Wisconsin Union Dons Pursue Judicial Bailout

Government Union Bosses Press State Supreme Court to Gut Act 10

(Click here to download the National Right to Work Committee’s November-December 2013 Newsletter)

Government union bosses haven’t been  able to overturn Wisconsin’s Act 10, which restricts their compulsory- unionism privileges, at the ballot box. And now it seems increasingly unlikely they will be able to overturn it in the courts.

Nearly three years ago, Gov. Scott Walker (R) infuriated union officials when he successfully advanced the measure now known as Act 10. Act 10 abolished forced union dues for teachers and many other public employees and also greatly narrowed the scope of government union monopoly bargaining in other ways.

In June 2012, Wisconsinites went to the polls in special “recall” elections orchestrated by Organized Labor.

Despite spending millions of dollars, mostly forced dues and fees exacted from workers, union bigwigs failed to unseat Gov. Walker and Lt. Gov. Rebecca Kleefisch in retaliation for their drafting and winning legislative approval of Act 10.Dec NL_Page_5

In the November 2012 general elections, Wisconsin voters again rebuked the union brass, handing the Republican leaders responsible for Act 10 an 18-15 majority in the state Senate and retaining a large GOP majority in the state House.

It’s Constitutional to Ban Municipal Negotiations With Monopolistic Unions

In addition to pouring vast sums of forced-dues money into electoral politics to punish Act 10 proponents, union officials have also repeatedly gone to court to get back all of their monopoly-bargaining and forced-dues power.

But the future of Big Labor efforts to use the legal system to kill Act 10 is increasingly cloudy.

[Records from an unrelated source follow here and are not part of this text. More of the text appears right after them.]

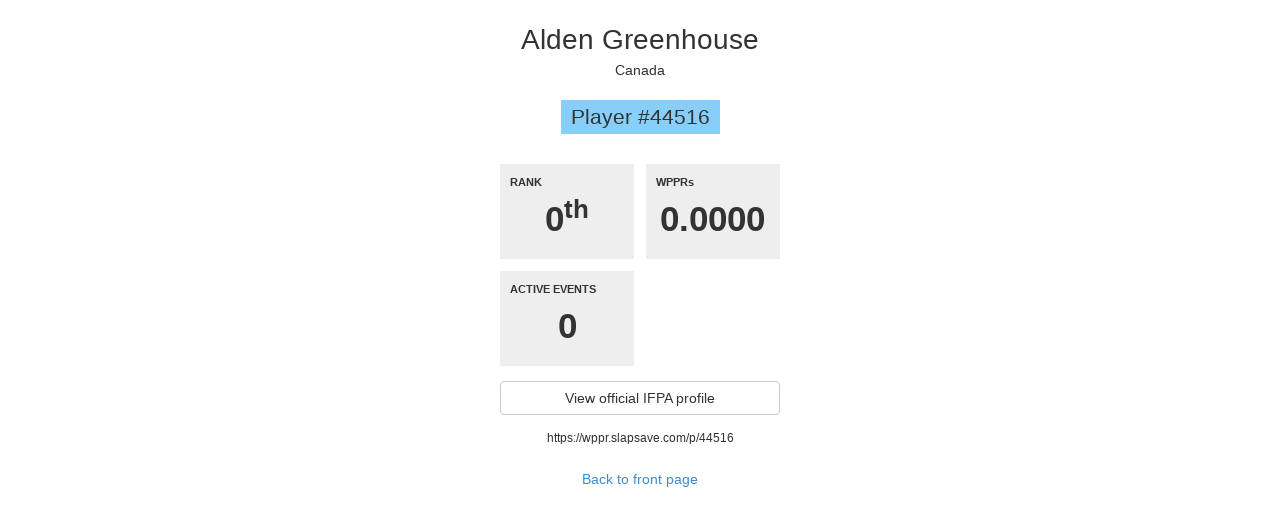

--- FILE ---
content_type: text/html; charset=UTF-8
request_url: https://wppr.slapsave.com/p/44516
body_size: 321
content:
<!doctype html>
<html>
<head>
  <meta charset="utf-8">
  <title>WPPR Cards |   Alden Greenhouse
</title>
  <link rel="apple-touch-icon" href="/img/touch-icon.png">
  <meta name="viewport" content="width=device-width,initial-scale=1.0,maximum-scale=1.0">
  <link rel="stylesheet" href="/css/bootstrap.min.css">
  <link rel="stylesheet" href="/css/app.css">
</head>
<body>

  <div class="container">
            
    <div class="card">
  <div class="card__name short">Alden Greenhouse</div>
  <div class="card__country">Canada</div>
  <div class="card__player-id">Player #44516</div>
  <ul class="card__tiles list-unstyled">
    <li class="card__tile">
      <div class="card__tile-title">RANK</div>
      <div class="card__tile-fact">0<sup>th</sup></div>
    </li>
    <li class="card__tile">
      <div class="card__tile-title">WPPRs</div>
      <div class="card__tile-fact">0.0000</div>
    </li>
    <li class="card__tile">
      <div class="card__tile-title">ACTIVE EVENTS</div>
      <div class="card__tile-fact">0</div>
    </li>
      </ul>
  <a class="card__button-full-width btn btn-default" href="http://ifpapinball.com/player.php?player_id=44516" target="_blank">View official IFPA profile</a>
  <a class="small card__player-link" href="https://wppr.slapsave.com/p/44516">https://wppr.slapsave.com/p/44516</a>
      <a class="card__button-full-width btn btn-link" href="https://wppr.slapsave.com">Back to front page</a>
  </div>


  </div>

</body>
</html>
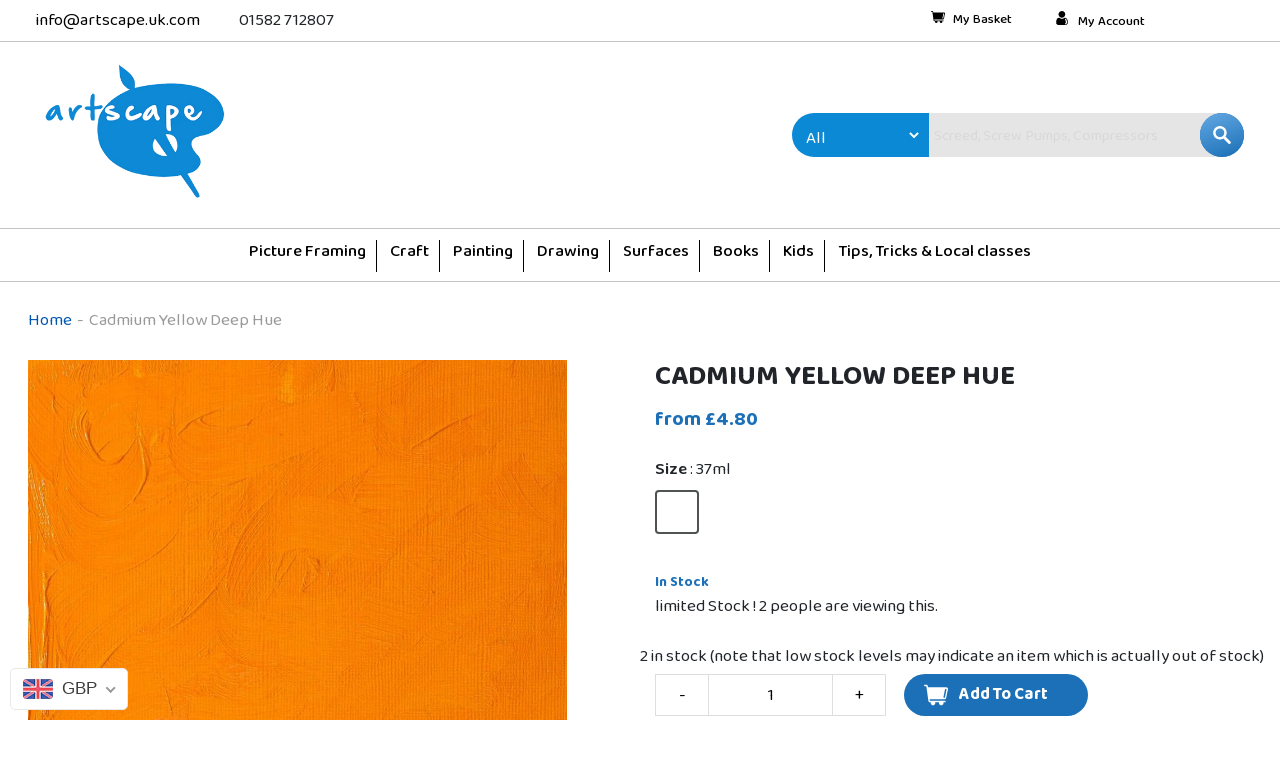

--- FILE ---
content_type: image/svg+xml
request_url: https://cdn.shopify.com/s/files/1/0437/0032/2467/files/Search_Button.svg?v=1613470077
body_size: -428
content:
<svg width="44" height="44" viewBox="0 0 44 44" fill="none" xmlns="http://www.w3.org/2000/svg">
<circle cx="22" cy="22" r="22" fill="url(#paint0_linear)"/>
<g clip-path="url(#clip0)">
<path d="M25.4553 23.6812C27.616 20.6301 26.8934 16.4052 23.8423 14.245C20.7912 12.0848 16.5663 12.807 14.4061 15.8586C12.2459 18.9097 12.968 23.1341 16.0197 25.2942C18.1974 26.8361 21.0766 26.9548 23.3736 25.5983L28.3645 30.5592C28.9034 31.1265 29.8 31.1492 30.3672 30.6103C30.9345 30.072 30.9572 29.1754 30.4188 28.6081C30.4018 28.59 30.3853 28.5735 30.3672 28.5565L25.4553 23.6812ZM19.9266 24.1437C17.5155 24.1442 15.5608 22.191 15.5592 19.78C15.5587 17.3689 17.5119 15.4142 19.9235 15.4131C22.3314 15.4121 24.2851 17.3622 24.2898 19.7701C24.2939 22.1817 22.3418 24.1396 19.9297 24.1437C19.9286 24.1437 19.9281 24.1437 19.9266 24.1437Z" fill="white"/>
</g>
<defs>
<linearGradient id="paint0_linear" x1="13" y1="-2" x2="30.5" y2="46" gradientUnits="userSpaceOnUse">
<stop stop-color="#61A6E1"/>
<stop offset="1" stop-color="#1D71B8"/>
</linearGradient>
<clipPath id="clip0">
<rect width="18" height="18" fill="white" transform="translate(13 13)"/>
</clipPath>
</defs>
</svg>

This September, U.S. District Judge William Conley handed union lawyers seeking to overturn, on constitutional grounds, the core Act 10 restrictions on monopolistic government unions the latest in a series of federal court defeats.

The First Amendment does protect government union bosses’ right to speak to government employers as if they represented the interests of all front-line employees, Judge Conley acknowledged.

But no First Amendment rights are affected when a state bans municipalities from negotiating with monopolistic unions, or drastically shortens the list of issues that may be negotiated.

This October, Dane County Circuit Judge John Markson similarly ruled that Act 10 violates neither the free-speech/free-association provisions in Article I, Sections 3 and 4 of the Wisconsin Constitution, nor the equal-protection provision in Article I, Section 1.

Big Labor Activist Judge Airily Dismissed Findings Of Multiple Other Courts

The fact that Big Labor’s legal crusade against Act 10 still represents a significant threat to this pro-individual employee freedom and pro-taxpayer law roughly 33 months after it was signed by Mr. Walker is largely due to the legal shenanigans of Juan Colas, another Dane County Circuit judge.

In a case he first ruled on in September 2012 and has since arrogantly tried to enforce statewide, Madison Teachers, Inc. v. Walker, Judge Colas has eagerly accepted union lawyers’ arguments and airily dismissed the findings of other courts, both state and federal.

But on November 21, a 5-2 state Supreme Court majority dealt a stern rebuke to Judge Colas by vacating a contempt order the union-label judge had issued blocking the Wisconsin Employment Relations Commission (WERC) from enforcing Act 10 in any workplace employing local public servants anywhere in the state.

National Right to Work Committee Vice President Matthew Leen cautioned that November’s Wisconsin Supreme Court ruling does not address the fundamental question of whether or not Judge Colas erred in finding key portions of Act 10 to be unconstitutional.

Even though it is likely all seven justices have already made up their minds, no final decision in Madison Teachers is expected until this spring.

“The 5-2 decision vacating the Colas contempt order against WERC augurs well,” Mr. Leen commented. “It would be unusual for a court that was about to strike down a law to act so decisively against a lower court order blocking the law’s enforcement.”

In the Madison Teachers case, National Right to Work Legal Defense Foundation attorneys have teamed up with the Milwaukee-based Wisconsin Institute for Law & Liberty to represent the interests of educators who don’t wish to be corralled into a union.

Thousands of Committee members in Wisconsin, who helped mobilize the grass-roots support to make Act 10’s passage possible in 2011, have a big stake in this case.